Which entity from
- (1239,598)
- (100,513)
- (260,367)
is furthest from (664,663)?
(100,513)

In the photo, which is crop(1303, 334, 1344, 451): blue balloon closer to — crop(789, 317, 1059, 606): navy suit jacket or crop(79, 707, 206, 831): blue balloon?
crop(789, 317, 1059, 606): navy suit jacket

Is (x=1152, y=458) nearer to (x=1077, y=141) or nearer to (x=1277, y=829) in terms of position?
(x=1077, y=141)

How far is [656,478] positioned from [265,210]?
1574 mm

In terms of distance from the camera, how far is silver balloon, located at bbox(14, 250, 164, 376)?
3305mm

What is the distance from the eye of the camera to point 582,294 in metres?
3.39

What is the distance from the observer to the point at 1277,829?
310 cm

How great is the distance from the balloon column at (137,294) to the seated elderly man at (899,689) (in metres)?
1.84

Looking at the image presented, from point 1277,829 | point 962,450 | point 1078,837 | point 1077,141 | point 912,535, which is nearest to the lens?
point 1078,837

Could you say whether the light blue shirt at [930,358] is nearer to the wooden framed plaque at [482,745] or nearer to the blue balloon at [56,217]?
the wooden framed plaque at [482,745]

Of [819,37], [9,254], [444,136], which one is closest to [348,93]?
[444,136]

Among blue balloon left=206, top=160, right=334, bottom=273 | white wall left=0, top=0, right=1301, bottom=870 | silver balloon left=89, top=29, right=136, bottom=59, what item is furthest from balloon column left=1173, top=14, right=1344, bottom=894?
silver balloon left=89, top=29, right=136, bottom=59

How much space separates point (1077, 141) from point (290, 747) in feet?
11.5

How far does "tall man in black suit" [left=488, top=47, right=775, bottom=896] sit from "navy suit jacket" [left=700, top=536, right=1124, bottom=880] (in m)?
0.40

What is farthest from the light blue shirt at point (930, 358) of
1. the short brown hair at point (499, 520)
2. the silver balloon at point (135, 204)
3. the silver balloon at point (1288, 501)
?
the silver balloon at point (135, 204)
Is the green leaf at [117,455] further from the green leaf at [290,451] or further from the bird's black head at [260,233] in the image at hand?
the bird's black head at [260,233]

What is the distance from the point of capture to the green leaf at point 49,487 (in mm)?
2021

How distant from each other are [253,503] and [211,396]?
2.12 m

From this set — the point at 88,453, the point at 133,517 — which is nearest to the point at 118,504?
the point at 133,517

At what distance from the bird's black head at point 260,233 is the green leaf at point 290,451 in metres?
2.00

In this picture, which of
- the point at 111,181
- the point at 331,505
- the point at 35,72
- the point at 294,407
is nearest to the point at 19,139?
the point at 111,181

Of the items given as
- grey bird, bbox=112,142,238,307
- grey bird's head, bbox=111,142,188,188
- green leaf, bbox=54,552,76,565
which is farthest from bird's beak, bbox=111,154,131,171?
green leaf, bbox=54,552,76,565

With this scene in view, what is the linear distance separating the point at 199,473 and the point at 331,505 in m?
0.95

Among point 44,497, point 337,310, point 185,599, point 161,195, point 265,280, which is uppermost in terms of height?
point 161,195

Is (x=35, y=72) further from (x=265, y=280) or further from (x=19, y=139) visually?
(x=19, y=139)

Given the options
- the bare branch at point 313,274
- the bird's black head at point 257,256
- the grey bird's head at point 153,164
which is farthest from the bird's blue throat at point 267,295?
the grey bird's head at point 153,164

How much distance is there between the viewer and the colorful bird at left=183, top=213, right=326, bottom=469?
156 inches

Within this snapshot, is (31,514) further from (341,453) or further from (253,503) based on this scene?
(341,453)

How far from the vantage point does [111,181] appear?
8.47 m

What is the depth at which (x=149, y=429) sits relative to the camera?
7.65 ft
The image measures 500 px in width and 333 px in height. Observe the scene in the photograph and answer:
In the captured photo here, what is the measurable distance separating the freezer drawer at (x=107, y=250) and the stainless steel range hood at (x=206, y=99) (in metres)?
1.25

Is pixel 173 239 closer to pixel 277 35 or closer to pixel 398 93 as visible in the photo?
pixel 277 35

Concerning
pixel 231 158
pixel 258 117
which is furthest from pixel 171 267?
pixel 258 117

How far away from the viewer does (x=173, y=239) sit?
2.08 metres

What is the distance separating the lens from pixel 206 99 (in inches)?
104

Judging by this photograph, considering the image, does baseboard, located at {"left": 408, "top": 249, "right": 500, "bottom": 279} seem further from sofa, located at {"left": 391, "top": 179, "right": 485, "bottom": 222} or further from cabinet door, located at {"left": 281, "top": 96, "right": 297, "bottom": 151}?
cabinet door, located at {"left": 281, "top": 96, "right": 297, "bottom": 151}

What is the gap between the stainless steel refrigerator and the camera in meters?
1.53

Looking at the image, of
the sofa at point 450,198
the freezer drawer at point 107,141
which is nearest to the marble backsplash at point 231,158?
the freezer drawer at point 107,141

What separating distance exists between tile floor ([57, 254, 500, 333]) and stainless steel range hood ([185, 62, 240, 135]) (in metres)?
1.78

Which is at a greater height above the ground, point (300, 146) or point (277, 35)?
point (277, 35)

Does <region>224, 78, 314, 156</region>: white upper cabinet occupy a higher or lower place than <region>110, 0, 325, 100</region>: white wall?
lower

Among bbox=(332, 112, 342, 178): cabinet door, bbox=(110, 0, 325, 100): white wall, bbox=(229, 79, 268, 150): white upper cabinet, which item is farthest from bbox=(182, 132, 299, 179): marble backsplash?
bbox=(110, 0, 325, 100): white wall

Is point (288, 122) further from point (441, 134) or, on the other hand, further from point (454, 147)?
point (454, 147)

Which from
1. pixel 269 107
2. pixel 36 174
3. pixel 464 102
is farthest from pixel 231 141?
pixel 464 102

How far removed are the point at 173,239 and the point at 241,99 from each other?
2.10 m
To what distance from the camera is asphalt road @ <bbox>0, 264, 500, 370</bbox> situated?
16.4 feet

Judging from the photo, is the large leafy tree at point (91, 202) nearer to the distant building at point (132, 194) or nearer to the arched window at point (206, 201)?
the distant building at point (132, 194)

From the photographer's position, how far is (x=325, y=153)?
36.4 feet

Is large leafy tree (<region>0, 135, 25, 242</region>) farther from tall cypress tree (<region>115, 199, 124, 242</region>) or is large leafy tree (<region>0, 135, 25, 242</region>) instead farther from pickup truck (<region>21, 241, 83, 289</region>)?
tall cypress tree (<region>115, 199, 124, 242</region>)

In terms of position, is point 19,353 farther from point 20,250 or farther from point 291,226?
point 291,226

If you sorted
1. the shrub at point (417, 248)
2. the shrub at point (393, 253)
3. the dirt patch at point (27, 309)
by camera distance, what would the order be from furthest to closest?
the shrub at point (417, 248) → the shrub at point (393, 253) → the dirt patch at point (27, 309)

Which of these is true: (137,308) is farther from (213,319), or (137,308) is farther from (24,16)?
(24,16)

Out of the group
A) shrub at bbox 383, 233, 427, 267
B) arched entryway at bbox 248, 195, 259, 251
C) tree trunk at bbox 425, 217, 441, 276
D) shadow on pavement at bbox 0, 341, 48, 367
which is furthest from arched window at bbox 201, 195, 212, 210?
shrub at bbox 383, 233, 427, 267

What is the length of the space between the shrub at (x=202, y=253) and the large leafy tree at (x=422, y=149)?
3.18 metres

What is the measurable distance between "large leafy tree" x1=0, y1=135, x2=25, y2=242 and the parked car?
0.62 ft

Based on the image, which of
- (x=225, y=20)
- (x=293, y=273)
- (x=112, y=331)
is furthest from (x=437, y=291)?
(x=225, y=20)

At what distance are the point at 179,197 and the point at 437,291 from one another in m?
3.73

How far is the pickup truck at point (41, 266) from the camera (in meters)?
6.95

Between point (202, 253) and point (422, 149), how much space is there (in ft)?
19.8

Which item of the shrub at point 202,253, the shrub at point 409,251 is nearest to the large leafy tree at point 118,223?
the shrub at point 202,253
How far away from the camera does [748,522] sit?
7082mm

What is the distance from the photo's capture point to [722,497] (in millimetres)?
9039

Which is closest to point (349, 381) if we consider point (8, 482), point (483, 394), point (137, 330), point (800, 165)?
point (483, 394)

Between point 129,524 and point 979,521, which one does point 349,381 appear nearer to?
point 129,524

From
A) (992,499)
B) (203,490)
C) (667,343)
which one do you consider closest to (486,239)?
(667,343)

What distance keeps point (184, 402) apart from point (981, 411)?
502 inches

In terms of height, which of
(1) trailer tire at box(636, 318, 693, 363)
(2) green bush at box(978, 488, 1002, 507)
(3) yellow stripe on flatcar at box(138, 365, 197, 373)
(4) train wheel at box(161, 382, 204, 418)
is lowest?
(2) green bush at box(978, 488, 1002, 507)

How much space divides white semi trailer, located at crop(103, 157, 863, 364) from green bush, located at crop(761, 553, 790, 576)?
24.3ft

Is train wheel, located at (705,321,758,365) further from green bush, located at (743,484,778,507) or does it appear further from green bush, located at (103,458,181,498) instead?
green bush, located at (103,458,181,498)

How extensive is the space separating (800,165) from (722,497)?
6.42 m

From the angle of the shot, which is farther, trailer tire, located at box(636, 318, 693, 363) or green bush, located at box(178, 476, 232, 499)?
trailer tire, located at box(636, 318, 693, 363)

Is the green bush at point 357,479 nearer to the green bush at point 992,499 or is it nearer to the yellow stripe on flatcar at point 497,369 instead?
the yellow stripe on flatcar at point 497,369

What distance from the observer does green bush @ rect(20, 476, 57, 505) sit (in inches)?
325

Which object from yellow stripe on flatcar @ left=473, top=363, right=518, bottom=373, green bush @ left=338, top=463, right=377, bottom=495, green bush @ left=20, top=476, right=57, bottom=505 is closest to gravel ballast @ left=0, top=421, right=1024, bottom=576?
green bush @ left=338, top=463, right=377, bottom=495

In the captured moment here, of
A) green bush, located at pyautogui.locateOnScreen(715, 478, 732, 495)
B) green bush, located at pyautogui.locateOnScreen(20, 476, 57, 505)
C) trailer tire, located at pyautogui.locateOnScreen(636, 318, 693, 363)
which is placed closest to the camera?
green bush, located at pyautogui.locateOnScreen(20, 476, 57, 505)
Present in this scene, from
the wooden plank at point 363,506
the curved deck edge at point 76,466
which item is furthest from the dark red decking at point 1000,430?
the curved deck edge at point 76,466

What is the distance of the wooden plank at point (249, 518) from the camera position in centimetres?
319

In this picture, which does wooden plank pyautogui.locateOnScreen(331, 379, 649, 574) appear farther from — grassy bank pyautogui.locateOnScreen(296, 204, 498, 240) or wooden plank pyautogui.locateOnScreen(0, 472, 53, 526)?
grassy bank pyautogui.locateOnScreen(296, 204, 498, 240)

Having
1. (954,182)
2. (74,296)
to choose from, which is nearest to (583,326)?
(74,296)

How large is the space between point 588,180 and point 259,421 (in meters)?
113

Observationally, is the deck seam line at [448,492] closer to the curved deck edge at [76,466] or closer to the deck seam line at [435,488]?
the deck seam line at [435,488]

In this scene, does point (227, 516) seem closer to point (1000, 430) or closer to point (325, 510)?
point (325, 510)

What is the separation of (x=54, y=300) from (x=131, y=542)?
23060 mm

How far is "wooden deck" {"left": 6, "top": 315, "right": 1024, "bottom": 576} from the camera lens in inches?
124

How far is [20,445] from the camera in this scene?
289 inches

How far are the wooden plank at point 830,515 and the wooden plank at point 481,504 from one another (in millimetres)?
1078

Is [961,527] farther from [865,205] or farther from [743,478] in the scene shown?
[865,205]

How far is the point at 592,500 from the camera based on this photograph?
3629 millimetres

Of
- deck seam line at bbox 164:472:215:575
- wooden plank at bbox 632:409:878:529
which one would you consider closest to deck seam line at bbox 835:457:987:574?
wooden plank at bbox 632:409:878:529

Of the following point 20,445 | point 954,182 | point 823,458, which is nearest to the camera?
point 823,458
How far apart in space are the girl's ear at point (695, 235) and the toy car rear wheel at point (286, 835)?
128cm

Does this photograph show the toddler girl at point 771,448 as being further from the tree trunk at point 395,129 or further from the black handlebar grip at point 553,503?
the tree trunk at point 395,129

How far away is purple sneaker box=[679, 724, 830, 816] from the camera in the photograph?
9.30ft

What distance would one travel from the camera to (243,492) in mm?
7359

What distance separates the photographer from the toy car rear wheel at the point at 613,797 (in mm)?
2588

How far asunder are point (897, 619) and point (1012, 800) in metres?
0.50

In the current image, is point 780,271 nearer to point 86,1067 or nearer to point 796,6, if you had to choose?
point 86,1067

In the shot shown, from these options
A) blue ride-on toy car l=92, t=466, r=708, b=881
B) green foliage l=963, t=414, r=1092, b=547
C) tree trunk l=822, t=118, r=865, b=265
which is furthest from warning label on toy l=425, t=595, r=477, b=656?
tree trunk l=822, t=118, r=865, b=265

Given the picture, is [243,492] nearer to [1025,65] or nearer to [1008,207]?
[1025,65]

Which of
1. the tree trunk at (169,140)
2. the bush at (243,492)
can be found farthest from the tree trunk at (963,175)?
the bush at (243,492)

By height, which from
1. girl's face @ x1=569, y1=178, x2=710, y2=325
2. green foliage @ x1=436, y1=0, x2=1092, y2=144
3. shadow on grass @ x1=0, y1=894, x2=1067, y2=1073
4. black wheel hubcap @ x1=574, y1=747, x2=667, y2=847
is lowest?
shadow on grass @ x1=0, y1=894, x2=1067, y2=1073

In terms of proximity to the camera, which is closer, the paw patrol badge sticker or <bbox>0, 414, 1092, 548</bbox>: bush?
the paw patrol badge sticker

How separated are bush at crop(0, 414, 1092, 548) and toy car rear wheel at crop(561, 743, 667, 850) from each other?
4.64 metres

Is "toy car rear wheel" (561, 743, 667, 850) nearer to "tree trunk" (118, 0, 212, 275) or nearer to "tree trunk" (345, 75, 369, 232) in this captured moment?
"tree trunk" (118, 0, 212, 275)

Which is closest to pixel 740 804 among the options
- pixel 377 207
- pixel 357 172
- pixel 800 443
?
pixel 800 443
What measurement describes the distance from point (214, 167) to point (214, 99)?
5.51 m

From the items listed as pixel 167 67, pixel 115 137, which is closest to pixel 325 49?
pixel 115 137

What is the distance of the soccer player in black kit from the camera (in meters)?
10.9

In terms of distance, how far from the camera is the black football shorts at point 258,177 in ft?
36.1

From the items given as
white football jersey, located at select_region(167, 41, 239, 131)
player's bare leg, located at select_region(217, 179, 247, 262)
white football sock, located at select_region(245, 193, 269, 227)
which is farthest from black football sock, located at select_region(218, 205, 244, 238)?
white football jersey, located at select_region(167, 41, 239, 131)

▬▬▬▬▬▬

● **AIM OF THE EXERCISE**
Starting from the line containing "In the shot shown, from these options", repeat each line through the end of the entries, exactly.

● **THE COMPLETED TASK**
In the shot shown, from these options
A) blue ride-on toy car l=92, t=466, r=708, b=881
B) green foliage l=963, t=414, r=1092, b=547
C) tree trunk l=822, t=118, r=865, b=265
which is furthest from warning label on toy l=425, t=595, r=477, b=656?
tree trunk l=822, t=118, r=865, b=265

Given the picture, is [243,492] nearer to [1025,65] or nearer to [1008,207]?
[1025,65]

Which of
1. the tree trunk at (169,140)
2. the bush at (243,492)
can be found farthest from the tree trunk at (963,175)?
the bush at (243,492)

By height, which from
1. girl's face @ x1=569, y1=178, x2=710, y2=325
2. green foliage @ x1=436, y1=0, x2=1092, y2=144
3. shadow on grass @ x1=0, y1=894, x2=1067, y2=1073
4. black wheel hubcap @ x1=574, y1=747, x2=667, y2=847
is lowest?
shadow on grass @ x1=0, y1=894, x2=1067, y2=1073

In terms of proximity to the camera, which is closer, the paw patrol badge sticker or <bbox>0, 414, 1092, 548</bbox>: bush?
the paw patrol badge sticker

How separated are bush at crop(0, 414, 1092, 548) and toy car rear wheel at crop(561, 743, 667, 850) from each other?
4.64 metres

Is "toy car rear wheel" (561, 743, 667, 850) nearer to "tree trunk" (118, 0, 212, 275) or nearer to "tree trunk" (345, 75, 369, 232) in this captured moment?
"tree trunk" (118, 0, 212, 275)

Which is closest to pixel 740 804 among the options
- pixel 377 207
- pixel 357 172
- pixel 800 443
?
pixel 800 443
What measurement describes the distance from point (214, 167) to point (214, 99)?
5.51 m

From the items listed as pixel 167 67, pixel 115 137, which is closest to pixel 325 49?
pixel 115 137

What is the distance of the soccer player in black kit from the camera (in meters)?
10.9

In terms of distance, how far from the camera is the black football shorts at point 258,177 in ft?
36.1

From the items given as
white football jersey, located at select_region(167, 41, 239, 131)
player's bare leg, located at select_region(217, 179, 247, 262)
white football sock, located at select_region(245, 193, 269, 227)
which is farthest from black football sock, located at select_region(218, 205, 244, 238)?
white football jersey, located at select_region(167, 41, 239, 131)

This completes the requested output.